Terrelle Pryor's numbers were not great, but how he achieved them and just what they should have been were also up for interpretation.
What cannot be argued, however, is where the win put the Buckeyes: In position to clinch at least a share of a sixth consecutive Big Ten championship.
Pryor's critics, myself among them at times, have waited a while for the quarterback to meet some kind of aesthetic ideal for productive players at his position, but perhaps we are missing the forest for the trees.
What do we look at most closely, the interceptions or the touchdown? The happy feet or the crucial scramble?
At this point, I'm still not sure. I guess it doesn't matter since there are more games to be played, but we are a society of instant evaluators these days, so not having an answer can be disconcerting even if there is not necessarily a need for one.
I stressed patience with Pryor last season, and I have off and on been impressed with him this year, but I will admit to getting impatient waiting for him to get past things like the decisions he made for his two interceptions. I wonder why he still loses his fundamentals at times and seems to let the game look too big for him, but there are still the moments he can grab the contest and take control of it for just long enough to change the flow of it irreversibly.
We can't say that about a lot of players, so it should not be overlooked, but the mistakes are not to be completely ignored, either.
Rarely is life cut and dried or black and white. As Pryor has pointed out and NFL fans saw again this weekend, even Peyton Manning makes head-scratching plays from time to time, so it's not as if perfection is ever going to be achieved.
Pryor is held to a high standard, but that's not entirely unfair. He is talented, and he has 33 career starts.
I think overall he is a good kid who generally means well even when he errs. If he never takes the kind of step Troy Smith did in 2006, his career is not a failure by any means.
He could still win three or even four Big Ten titles before he's done, so he is assured of having a meaningful legacy no matter what happens next, but this is also a guy who said before he got here he would be disappointed without winning a national championship.
Before the season I said I thought he was ready to be a quarterback resembling Smith of 2005 vintage. That season the 2006 Heisman Trophy winner was erratic at times, too, so I suppose I shouldn't be surprised with what he's done so far. He's been more productive, albeit with more games and against a weaker schedule.
Anyway, maybe how it looks is just not that important. What really matters is what goes down on paper in the big bold letters that spell w-i-n or l-o-s-s.

INFORMATION SUPPLIED:
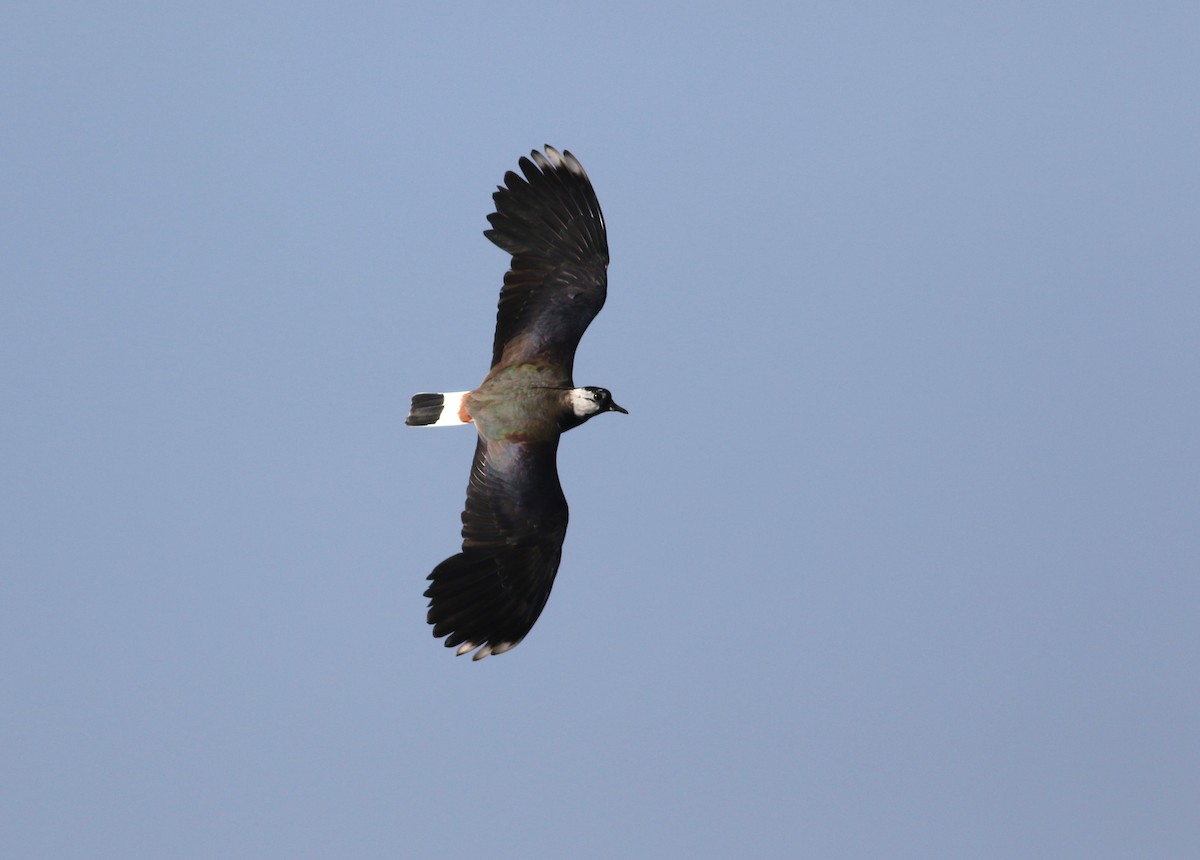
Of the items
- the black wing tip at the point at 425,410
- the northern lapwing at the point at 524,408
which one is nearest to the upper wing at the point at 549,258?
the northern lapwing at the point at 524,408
...
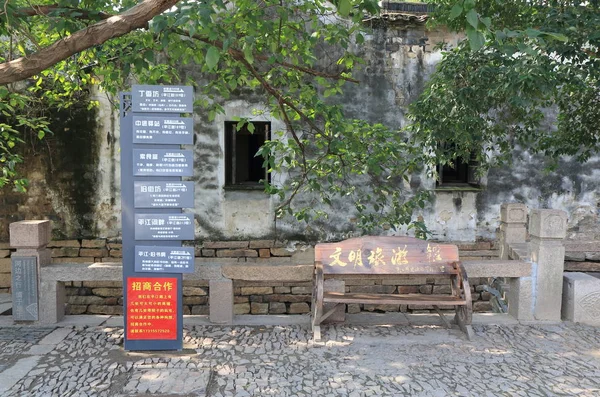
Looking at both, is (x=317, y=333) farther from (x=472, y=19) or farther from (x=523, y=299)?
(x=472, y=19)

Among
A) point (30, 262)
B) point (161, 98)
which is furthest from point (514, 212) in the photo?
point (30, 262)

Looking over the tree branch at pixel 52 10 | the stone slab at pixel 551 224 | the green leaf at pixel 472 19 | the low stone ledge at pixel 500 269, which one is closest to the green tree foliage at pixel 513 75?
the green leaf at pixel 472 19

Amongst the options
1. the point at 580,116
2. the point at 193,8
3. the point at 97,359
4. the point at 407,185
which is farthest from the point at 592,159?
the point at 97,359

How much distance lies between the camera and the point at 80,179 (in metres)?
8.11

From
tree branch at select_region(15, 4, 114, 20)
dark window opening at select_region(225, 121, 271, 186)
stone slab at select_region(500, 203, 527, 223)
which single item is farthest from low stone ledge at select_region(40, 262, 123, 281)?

WORK TO COMPLETE:
1 - According to the column on Terrelle Pryor, how many career starts does Pryor have?
2 - Extend the column on Terrelle Pryor, picking up right after its final sentence.
The material comes from a source unrelated to the column on Terrelle Pryor.

TASK-BY-TASK ANSWERS:
1 - 33

2 -
What we can expect to learn this week: The most interesting aspect of the 107th meeting between Ohio State and Michigan is the chance to answer the question of which unit is better, the Buckeye defense or the Wolverine offense.
Offensive guru Rich Rodriguez's first bona fide spread-option attack at Michigan against an Ohio State defense that has made a habit of shutting down various spreads the past couple of seasons.
Michigan leads the Big Ten in rushing and total offense, while Ohio State is No. 1 in the conference in rushing, passing, total and scoring defense.
Counting his days at West Virginia, Rodriguez has assembled some of the most successful offenses in college football in the past decade, but Ohio State has allowed fewer touchdowns than any other school in Division I-A college football since Jim Heacock became defensive coordinator in 2005.
Ohio State has developed an effective plan for stopping spread offenses, but this is certainly the best one the Buckeyes will face this regular season.
Ohio State held Oregon in check in the Rose Bowl on Jan. 1, but I think this Michigan offense has more weapons to worry about, and this Buckeye defense has not proven it is of the same quality as last season's version.
They have the chance to write a significant final chapter this weekend, but the Wolverines will be looking to prove they can play with the big boys.
All-Buckeye Beaters: Marvin McNutt and Marcus Coker did the most damage for the Iowa offense last week. Ricky Stanzi and the offensive line did good things during the course of the game, but they were not up to the task late as the Buckeye defense eventually prevailed.
The most impressive Iowa defender was freshman linebacker James Morris, who is one of the few players I have seen come off a Zach Boren block and make a tackle this season. Boren won some battles, too, but Morris was active with nine tackles. Fellow linebacker Jeremiha Hunter (11 tackles) deserves mention as well, and end Adrian Clayborn (seven tackles, one pass breakup) was more disruptive this season than he was last time he faced the Buckeyes. Props also to cornerbacks Micah Hyde and Shaun Prater, who both snagged interceptions. Prater also broke up a pair of passes.
DVR Directions: The Game is on at noon on ABC. Why worry about anything else?
Big Ten Predictions: Michigan State is still due an inexplicable loss, so with one game left in the season it must come at Penn State on Saturday (noon, ESPN2), right? I'm going to say no. After watching Dan Herron run all over the Nittany Lions, I am inclined to think the Spartans can do so as well and deliver a share of the Big Ten championship to head coach Mark Dantonio.
The other noon game features two teams completing disappointing seasons on the Big Ten Network. Who wins between Indiana and Purdue? The Boilermakers have showed more spirit more often this season, so I am going with them to claim the Old Oaken Bucket.
Record to date: 23-11
3-1 last week
Cus Words Big Ten Power Poll (Week 11 ranking)
1. (3) Wisconsin
tie-1. (1) Ohio State
tie-1. (3) Michigan State
4. (same) Iowa
5. (7) Illinois
6. (5) Penn State
7. (6) Northwestern
8. (same) Michigan
9. (same) Purdue
10. (same) Indiana
11. (same) Minnesota
Marcus Hartman is a staff writer for BuckeyeSports.com and Buckeye Sports Bulletin. He can be reached for comment, cursing or questions via email at mhartman[at]buckeyesports[dot]com
For more from him, read his blog about Ohio State football and whatever else crosses his mind .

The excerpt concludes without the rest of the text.